The Fed is an insurance coop among large banks. It is arguably anti-competitive towards smaller and newer banks, but does generate increased lending among member banks via risk abatement. Member banks ascribe to certain behaviors, and should they fail while acting in accordance to Fed terms, have access to cheap loans to recapitalize (bailed out). Whether this agreement's benefits (increased lending), outweigh the costs of decreased basic competition today is an open question.

If the benefits outweigh the costs, which i believe they do slightly, a new type of competition could be free to emerge. coalitions of fed non-members could unite, and build a competitive bank insurance program (that is, if the government didn't endorse the fed) and issue their own currency just like the article points out that Ron Paul said Wal-mart is capable of.
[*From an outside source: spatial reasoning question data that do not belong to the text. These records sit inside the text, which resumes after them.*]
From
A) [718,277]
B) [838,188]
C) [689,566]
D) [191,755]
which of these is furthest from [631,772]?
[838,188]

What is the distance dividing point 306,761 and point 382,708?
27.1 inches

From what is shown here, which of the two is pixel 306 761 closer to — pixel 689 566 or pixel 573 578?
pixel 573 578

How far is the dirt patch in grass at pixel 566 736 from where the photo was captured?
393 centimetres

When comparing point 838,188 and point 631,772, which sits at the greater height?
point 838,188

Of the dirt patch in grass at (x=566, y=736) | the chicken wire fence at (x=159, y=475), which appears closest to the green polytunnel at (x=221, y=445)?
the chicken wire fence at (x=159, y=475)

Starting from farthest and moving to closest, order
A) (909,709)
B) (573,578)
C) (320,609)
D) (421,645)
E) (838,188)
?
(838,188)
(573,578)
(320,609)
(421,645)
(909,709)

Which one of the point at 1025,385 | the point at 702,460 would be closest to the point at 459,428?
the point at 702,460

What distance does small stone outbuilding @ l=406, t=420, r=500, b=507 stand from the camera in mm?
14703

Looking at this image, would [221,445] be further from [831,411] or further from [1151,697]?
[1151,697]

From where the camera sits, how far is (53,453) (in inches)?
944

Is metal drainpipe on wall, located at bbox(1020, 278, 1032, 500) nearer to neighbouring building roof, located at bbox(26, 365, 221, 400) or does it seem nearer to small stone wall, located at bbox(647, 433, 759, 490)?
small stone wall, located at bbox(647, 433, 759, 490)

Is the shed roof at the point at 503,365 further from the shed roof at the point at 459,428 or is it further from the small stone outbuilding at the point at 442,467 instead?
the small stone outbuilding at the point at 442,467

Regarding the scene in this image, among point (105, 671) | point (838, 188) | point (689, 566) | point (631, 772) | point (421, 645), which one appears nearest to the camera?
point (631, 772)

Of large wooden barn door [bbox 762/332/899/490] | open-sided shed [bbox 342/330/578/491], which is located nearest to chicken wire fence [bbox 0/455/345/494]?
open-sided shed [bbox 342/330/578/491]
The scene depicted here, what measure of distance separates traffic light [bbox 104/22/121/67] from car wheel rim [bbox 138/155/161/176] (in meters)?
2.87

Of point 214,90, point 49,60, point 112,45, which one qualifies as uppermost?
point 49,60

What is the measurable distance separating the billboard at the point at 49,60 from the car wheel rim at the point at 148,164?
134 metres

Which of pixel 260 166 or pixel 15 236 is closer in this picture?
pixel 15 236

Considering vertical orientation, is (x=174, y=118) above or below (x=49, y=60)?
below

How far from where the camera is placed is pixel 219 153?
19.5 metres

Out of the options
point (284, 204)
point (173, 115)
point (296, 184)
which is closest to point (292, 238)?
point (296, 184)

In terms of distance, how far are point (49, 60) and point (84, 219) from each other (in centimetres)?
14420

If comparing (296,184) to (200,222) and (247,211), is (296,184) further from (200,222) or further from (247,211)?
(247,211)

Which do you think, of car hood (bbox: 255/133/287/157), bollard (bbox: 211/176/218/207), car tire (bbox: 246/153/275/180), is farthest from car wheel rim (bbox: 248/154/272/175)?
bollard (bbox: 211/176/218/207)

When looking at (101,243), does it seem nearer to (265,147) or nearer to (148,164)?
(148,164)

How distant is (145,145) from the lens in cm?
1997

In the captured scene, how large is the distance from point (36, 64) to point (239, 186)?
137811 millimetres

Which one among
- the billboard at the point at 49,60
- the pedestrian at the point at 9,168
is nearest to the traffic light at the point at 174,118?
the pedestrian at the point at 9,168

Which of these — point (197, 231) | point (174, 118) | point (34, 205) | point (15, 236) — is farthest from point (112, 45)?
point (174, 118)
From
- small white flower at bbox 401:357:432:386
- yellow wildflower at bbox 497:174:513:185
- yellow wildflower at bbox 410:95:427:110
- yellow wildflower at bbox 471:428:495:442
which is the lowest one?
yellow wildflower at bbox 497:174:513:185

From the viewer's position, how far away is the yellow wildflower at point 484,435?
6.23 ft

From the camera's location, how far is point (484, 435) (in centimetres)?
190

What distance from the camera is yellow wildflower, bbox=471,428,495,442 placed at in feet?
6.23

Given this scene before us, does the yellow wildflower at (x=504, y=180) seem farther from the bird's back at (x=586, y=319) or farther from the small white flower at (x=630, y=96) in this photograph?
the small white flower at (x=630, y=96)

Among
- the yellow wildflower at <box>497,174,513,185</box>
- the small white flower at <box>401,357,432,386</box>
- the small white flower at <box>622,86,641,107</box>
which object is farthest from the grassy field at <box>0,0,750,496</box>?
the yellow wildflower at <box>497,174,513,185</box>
Therefore, where the clear trouble arises is with the government involvement in the agreement. It has been at least somewhat beneficial to the banks and the government for the government to get involved. The government endorses the agreement rather than bring anti-trust suites to bear on it, and this prevents competition from insurance coalitions of non member banks. But the government also gets access to Fed low-interest emergency lending, and gets a big say in Fed activity (chairman appointments, and banking regulations).

A final note on the quotation "the Fed stopped the the financial panic from becoming a global depression." This line embodies so much popular sentiment about the Fed.  Sure, it helped, but remember it's imperfect stimulation attempts prior in the decade are what is mostly responsible for the panic in the first place! The article does point this out at the end.

In conclusion, the idea of a banking coop is not evil.  The coop being in bed with the government is. That relationship with the government is what explicitly prevents competition between fed-like bodies, and competitions in currencies. This is a personal position, and is similar, but slightly different than that of Congressman Paul.